• Exercise goal: Repeat exactly, and only, the lines from the one containing "Within the selection" through the end of the records.

• Records for the task:

Begin

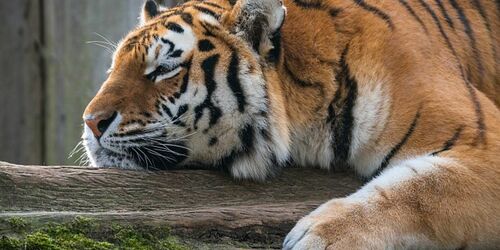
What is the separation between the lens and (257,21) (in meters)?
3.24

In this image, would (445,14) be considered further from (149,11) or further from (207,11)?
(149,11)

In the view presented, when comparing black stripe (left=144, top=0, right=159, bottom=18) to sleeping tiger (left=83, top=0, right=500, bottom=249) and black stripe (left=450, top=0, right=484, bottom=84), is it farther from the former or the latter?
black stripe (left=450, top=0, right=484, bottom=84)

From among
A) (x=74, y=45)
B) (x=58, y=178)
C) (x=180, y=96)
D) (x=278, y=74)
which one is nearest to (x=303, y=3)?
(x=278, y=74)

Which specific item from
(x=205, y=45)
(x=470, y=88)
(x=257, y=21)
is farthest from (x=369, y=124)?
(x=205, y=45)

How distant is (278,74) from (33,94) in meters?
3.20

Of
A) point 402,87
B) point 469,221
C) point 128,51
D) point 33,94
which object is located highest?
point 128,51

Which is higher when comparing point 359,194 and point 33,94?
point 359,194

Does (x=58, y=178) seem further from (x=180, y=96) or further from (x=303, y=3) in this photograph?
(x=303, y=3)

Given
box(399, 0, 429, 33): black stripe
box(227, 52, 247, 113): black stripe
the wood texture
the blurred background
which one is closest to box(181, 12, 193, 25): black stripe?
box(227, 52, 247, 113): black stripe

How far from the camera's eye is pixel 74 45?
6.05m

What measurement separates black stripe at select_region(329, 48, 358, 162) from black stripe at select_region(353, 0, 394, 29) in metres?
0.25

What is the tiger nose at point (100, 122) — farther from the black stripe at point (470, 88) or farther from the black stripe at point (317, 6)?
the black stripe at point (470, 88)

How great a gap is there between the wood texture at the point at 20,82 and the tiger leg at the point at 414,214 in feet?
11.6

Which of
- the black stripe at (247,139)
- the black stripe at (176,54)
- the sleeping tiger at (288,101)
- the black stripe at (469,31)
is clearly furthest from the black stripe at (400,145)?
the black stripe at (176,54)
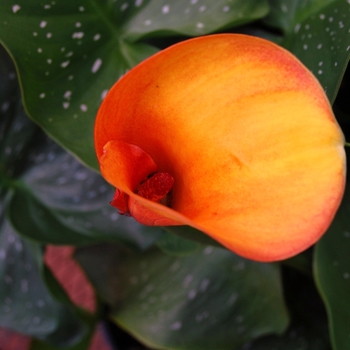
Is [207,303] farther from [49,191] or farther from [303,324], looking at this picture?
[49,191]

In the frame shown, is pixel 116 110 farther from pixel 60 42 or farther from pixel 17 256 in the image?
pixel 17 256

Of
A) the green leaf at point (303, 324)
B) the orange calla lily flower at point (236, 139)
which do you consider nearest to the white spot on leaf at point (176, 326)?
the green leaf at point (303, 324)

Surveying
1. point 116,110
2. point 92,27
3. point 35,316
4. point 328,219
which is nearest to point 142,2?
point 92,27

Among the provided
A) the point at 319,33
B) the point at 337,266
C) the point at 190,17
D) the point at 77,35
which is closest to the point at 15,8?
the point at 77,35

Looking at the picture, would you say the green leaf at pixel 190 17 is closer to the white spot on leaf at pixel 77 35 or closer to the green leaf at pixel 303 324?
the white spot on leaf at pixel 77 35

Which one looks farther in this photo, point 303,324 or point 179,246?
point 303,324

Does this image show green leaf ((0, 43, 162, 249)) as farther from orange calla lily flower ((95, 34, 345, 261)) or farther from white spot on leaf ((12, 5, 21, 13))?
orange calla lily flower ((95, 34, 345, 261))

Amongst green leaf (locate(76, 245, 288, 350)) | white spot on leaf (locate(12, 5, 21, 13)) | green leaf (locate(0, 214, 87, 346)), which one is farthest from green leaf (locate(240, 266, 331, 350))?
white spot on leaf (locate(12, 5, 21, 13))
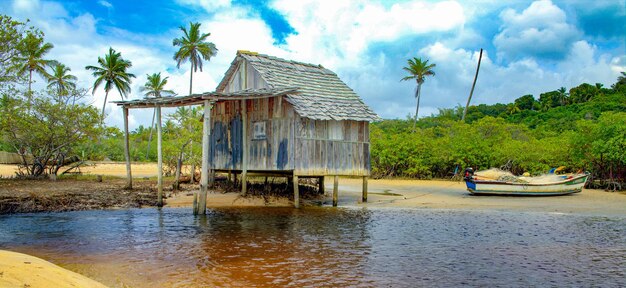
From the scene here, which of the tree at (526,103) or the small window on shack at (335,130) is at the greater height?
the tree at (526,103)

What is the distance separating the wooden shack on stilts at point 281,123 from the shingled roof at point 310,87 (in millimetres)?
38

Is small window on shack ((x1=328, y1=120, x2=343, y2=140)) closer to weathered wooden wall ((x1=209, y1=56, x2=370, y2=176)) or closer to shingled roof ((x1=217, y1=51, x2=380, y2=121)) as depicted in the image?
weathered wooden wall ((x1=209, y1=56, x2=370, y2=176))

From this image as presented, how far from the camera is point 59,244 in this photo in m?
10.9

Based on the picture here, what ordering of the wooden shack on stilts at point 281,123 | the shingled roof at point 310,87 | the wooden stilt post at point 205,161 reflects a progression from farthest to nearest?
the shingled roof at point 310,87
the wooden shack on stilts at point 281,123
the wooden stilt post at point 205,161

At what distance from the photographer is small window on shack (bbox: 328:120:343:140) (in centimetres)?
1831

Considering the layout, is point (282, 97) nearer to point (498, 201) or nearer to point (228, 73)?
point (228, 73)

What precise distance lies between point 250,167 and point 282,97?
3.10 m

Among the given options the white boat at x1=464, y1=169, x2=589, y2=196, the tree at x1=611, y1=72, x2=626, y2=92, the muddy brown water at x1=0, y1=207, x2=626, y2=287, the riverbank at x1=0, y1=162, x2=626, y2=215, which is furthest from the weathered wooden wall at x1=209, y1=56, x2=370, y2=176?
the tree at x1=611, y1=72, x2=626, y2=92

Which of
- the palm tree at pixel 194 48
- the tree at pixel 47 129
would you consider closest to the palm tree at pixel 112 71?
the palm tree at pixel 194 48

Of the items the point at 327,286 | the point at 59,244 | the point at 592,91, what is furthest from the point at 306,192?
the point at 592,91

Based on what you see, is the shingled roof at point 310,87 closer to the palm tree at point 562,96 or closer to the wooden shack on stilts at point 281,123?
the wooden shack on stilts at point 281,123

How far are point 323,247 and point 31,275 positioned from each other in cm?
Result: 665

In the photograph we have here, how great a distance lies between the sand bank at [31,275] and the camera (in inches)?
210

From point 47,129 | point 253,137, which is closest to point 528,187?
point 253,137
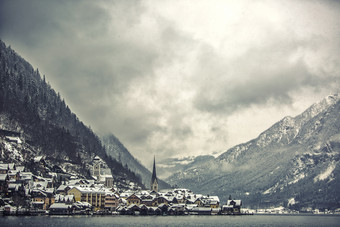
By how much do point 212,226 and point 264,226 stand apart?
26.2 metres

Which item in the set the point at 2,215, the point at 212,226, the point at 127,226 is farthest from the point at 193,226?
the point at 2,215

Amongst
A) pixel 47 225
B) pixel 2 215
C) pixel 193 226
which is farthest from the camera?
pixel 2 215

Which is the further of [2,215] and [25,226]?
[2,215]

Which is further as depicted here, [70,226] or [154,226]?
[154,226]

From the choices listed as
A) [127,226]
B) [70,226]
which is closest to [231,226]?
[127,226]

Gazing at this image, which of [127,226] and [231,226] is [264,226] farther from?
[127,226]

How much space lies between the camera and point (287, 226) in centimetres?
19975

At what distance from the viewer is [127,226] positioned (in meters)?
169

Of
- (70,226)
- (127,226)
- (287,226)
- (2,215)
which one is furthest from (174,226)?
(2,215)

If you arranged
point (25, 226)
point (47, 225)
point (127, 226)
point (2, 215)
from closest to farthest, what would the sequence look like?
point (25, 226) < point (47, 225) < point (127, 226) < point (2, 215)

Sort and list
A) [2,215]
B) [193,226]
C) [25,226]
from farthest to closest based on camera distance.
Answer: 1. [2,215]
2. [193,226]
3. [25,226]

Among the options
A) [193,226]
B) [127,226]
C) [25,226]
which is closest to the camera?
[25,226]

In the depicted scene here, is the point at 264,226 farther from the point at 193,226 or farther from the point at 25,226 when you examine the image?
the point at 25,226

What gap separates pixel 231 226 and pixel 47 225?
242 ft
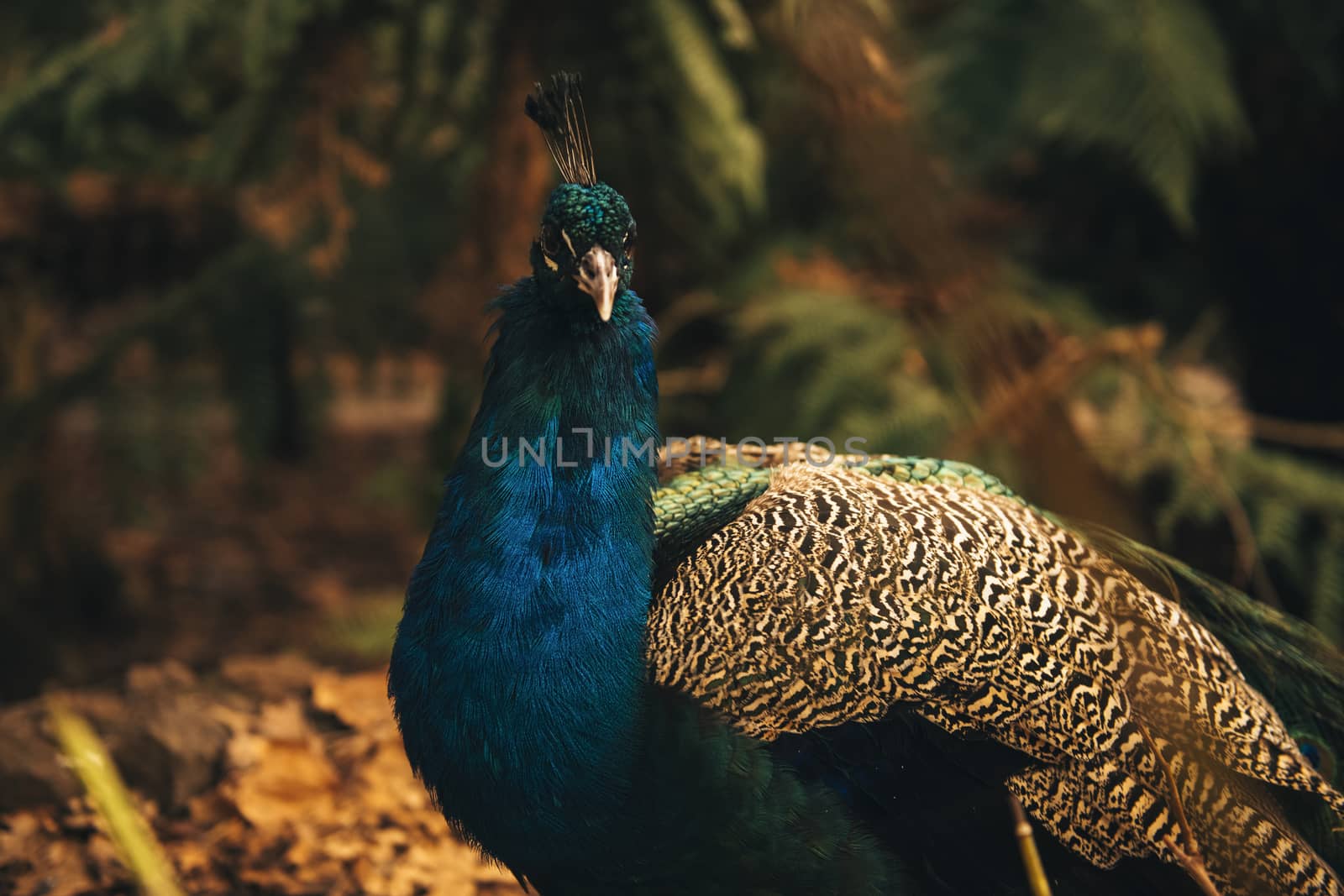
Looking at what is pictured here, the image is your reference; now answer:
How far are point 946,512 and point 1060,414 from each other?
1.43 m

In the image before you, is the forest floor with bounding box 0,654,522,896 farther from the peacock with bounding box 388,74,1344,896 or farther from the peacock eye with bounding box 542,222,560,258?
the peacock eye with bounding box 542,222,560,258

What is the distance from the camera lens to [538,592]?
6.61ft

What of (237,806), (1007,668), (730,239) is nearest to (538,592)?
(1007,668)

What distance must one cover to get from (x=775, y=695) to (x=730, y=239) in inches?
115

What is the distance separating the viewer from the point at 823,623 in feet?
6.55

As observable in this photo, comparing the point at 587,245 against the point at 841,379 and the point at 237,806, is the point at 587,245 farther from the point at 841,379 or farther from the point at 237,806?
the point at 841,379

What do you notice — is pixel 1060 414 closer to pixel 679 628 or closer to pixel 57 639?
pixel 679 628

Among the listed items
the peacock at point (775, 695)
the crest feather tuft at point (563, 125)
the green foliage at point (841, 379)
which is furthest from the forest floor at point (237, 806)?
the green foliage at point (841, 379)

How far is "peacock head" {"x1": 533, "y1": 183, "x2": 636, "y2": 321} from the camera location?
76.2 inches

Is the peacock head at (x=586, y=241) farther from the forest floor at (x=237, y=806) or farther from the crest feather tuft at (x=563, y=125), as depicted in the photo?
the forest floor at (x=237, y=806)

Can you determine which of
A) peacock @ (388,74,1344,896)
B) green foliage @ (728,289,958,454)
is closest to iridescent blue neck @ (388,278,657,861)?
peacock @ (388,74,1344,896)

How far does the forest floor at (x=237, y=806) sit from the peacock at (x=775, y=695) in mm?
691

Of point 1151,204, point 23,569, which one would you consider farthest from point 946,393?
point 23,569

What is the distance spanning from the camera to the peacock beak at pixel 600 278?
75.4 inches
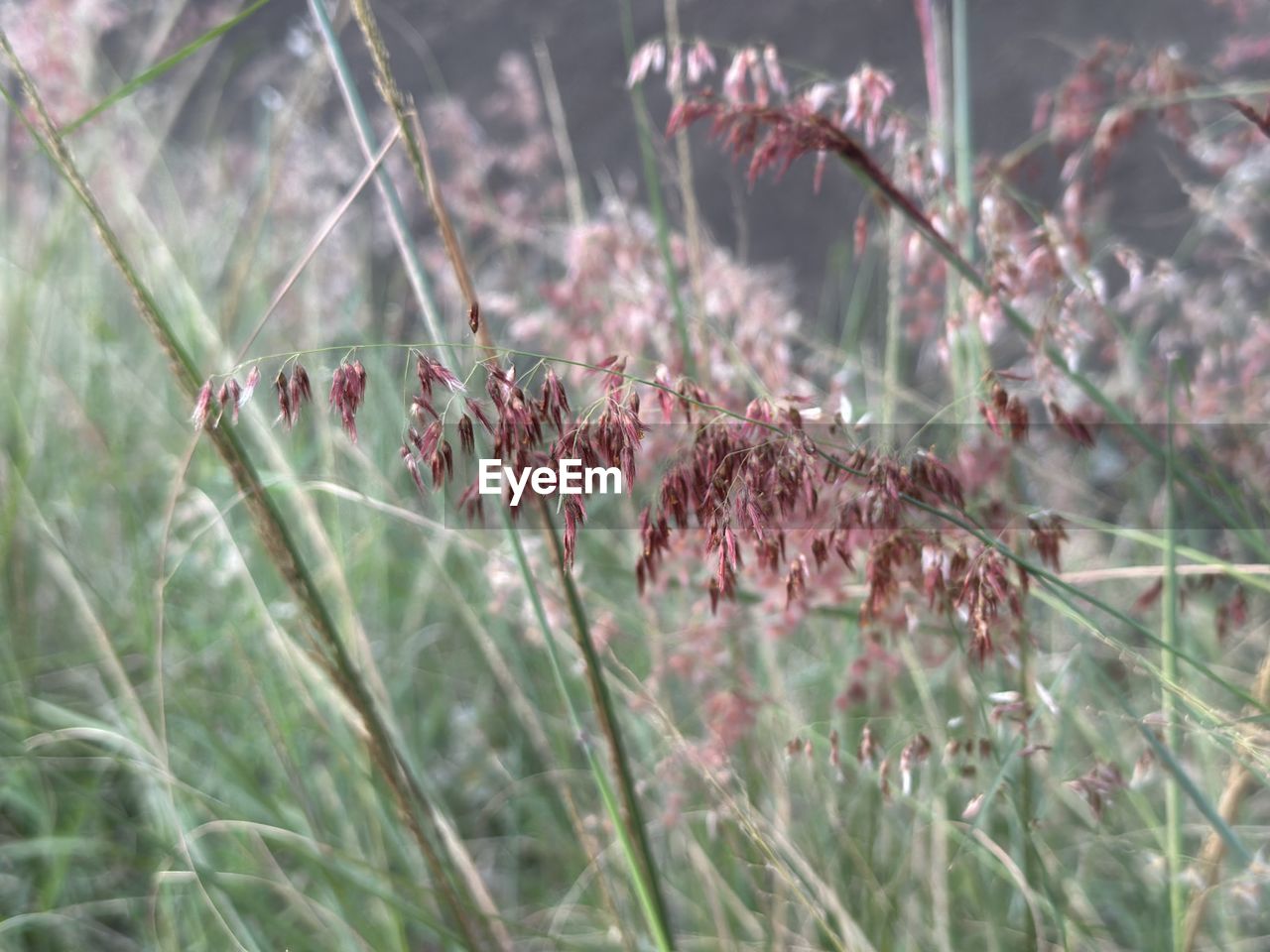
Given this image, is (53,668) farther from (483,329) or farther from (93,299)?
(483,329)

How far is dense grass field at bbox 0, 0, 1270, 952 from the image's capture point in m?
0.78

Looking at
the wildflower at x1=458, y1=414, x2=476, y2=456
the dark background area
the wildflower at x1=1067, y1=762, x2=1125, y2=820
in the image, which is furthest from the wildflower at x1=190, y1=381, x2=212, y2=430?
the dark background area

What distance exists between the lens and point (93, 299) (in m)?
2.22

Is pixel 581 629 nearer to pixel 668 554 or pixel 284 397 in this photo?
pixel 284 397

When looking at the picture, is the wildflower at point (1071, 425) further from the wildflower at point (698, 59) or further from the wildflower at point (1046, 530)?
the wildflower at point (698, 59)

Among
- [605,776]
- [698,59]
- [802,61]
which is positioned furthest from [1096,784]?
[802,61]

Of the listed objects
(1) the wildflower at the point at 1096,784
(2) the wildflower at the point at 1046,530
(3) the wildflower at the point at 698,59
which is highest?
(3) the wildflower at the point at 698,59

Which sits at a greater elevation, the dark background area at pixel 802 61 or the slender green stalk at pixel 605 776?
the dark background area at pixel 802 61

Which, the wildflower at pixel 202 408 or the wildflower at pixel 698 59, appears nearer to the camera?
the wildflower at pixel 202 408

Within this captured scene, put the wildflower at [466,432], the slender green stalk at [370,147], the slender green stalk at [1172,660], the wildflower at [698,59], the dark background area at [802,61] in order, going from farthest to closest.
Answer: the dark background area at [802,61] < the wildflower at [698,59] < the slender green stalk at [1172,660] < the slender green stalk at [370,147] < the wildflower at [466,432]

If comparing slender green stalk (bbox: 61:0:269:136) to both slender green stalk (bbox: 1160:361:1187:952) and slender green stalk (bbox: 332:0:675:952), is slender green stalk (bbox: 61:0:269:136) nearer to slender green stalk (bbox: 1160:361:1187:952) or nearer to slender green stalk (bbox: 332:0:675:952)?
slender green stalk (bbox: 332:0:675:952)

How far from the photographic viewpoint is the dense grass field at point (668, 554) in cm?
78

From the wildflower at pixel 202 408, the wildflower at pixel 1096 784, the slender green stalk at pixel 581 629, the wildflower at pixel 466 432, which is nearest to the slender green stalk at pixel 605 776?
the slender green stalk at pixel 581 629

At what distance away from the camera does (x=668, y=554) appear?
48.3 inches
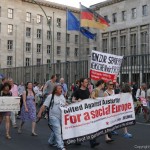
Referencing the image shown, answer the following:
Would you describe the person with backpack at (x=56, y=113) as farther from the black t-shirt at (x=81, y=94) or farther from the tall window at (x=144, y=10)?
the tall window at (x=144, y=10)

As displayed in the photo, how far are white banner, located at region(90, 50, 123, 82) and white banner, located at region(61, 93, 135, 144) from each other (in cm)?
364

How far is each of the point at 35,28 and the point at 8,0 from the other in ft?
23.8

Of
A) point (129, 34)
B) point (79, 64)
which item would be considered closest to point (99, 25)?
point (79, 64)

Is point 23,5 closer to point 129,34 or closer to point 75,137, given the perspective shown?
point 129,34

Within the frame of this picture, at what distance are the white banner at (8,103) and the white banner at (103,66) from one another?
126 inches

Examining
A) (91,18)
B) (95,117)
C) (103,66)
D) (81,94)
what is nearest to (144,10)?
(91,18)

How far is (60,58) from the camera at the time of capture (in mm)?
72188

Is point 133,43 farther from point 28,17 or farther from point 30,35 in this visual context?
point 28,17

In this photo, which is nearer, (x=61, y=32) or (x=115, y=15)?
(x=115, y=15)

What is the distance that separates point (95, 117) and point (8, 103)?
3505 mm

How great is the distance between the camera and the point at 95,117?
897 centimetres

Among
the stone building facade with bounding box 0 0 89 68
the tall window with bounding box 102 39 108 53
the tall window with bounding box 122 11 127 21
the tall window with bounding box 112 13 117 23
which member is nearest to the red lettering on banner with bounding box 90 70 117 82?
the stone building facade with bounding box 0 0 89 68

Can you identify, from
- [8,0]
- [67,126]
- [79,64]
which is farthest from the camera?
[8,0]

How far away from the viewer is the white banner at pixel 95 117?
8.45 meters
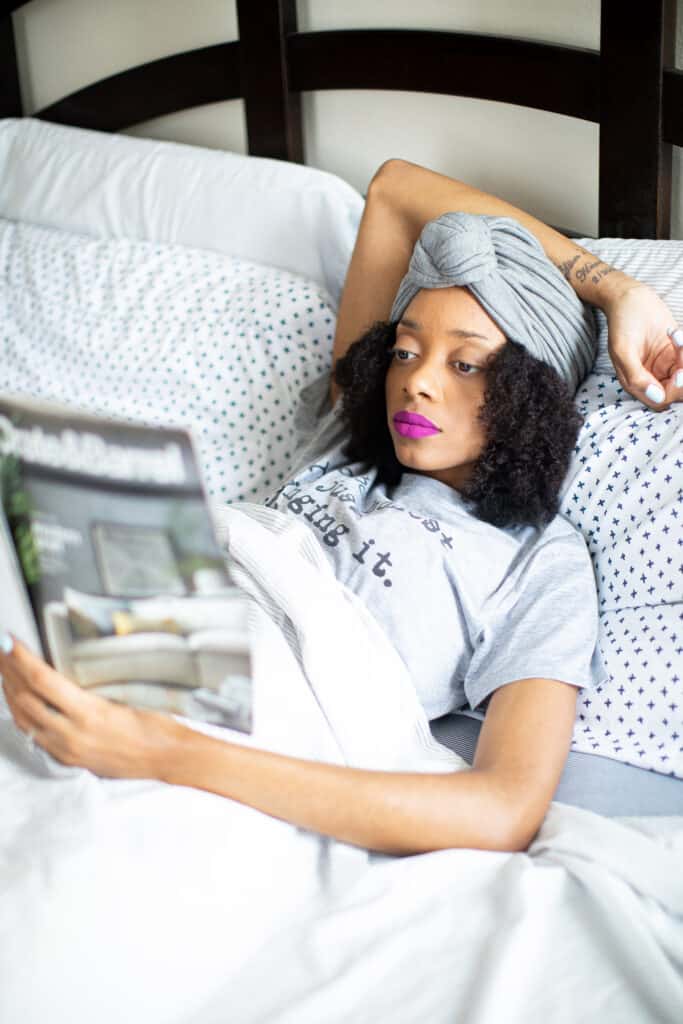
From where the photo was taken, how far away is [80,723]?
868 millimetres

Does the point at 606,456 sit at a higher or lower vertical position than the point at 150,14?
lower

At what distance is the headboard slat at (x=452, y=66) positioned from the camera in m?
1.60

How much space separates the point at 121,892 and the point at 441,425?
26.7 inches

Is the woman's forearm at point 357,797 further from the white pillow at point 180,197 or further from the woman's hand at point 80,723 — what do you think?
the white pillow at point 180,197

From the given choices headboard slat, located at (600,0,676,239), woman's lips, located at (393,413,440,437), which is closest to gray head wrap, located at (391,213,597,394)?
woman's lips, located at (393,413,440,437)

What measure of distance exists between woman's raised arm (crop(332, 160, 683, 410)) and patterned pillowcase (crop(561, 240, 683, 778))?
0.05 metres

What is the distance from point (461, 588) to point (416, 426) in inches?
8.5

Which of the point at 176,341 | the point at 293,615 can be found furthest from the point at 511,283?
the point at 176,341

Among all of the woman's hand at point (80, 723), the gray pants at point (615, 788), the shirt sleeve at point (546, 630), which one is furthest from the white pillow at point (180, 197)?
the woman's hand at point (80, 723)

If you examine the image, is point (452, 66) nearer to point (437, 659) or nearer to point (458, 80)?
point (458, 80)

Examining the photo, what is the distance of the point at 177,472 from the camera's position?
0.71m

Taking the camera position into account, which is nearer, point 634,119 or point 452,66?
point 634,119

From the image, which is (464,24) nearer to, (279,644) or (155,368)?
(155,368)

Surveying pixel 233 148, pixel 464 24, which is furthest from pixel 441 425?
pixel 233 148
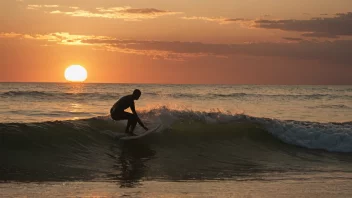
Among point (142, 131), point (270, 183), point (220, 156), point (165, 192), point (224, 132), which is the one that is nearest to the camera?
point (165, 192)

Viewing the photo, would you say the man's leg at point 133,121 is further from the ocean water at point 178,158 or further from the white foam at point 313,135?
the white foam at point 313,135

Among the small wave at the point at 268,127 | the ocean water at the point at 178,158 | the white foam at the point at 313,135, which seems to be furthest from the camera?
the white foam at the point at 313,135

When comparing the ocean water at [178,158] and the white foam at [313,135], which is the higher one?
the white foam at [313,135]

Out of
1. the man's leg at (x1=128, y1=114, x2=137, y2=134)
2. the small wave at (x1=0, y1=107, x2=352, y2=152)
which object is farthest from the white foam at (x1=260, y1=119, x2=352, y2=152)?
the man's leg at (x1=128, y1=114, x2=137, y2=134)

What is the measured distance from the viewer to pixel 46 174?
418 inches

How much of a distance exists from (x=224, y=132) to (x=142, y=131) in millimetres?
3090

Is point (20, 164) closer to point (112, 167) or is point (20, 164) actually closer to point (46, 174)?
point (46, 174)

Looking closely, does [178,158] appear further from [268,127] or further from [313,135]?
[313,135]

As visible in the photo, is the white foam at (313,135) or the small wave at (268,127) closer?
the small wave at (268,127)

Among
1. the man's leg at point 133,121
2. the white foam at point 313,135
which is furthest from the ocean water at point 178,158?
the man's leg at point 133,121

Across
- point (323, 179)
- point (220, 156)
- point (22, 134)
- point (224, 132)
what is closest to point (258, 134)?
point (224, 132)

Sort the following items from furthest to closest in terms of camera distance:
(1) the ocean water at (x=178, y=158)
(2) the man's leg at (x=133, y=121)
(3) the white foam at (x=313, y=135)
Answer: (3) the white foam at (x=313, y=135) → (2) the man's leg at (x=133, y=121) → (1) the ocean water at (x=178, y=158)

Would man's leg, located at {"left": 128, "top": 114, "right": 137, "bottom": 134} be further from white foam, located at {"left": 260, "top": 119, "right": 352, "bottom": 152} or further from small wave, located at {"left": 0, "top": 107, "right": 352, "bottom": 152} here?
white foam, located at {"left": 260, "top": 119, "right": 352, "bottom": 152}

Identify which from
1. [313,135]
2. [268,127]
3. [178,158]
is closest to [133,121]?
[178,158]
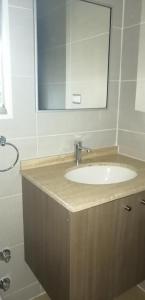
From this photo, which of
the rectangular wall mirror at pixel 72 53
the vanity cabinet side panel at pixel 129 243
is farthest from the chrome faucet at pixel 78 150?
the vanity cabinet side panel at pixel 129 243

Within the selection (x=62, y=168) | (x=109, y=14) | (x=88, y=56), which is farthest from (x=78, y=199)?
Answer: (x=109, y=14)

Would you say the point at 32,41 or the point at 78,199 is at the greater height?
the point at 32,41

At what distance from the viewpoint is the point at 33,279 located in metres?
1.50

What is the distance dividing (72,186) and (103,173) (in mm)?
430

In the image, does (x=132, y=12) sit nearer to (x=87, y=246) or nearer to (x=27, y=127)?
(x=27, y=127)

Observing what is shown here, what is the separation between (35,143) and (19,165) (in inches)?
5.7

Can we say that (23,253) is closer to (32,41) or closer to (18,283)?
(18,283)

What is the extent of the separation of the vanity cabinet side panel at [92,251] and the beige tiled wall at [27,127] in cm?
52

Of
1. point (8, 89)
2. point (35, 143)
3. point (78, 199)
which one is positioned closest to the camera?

End

• Task result:
Within the selection (x=62, y=168) | (x=109, y=14) | (x=88, y=56), which is farthest from (x=78, y=199)?
Answer: (x=109, y=14)

Would you say the point at 32,41 or the point at 78,199 is at the greater height?
the point at 32,41

At what distance from the viewpoint is the point at 33,279 located in metres?
1.50

What is the distance dividing (72,186) and (103,173) (in mm)?
430

In the image, does (x=132, y=12) sit nearer to (x=87, y=246) or nearer to (x=27, y=127)?
(x=27, y=127)

Observing what is shown here, what is the separation between (35,143) and (19,165) (in inches)?
5.7

Can we say that (23,253) is closer to (32,41) or closer to (18,283)?
(18,283)

What is the extent of the separation of the vanity cabinet side panel at [92,251] and the beige tiled wall at [27,127] in cm?
52

Of
1. point (8, 89)
2. point (35, 143)
3. point (78, 199)
which one is positioned closest to the camera?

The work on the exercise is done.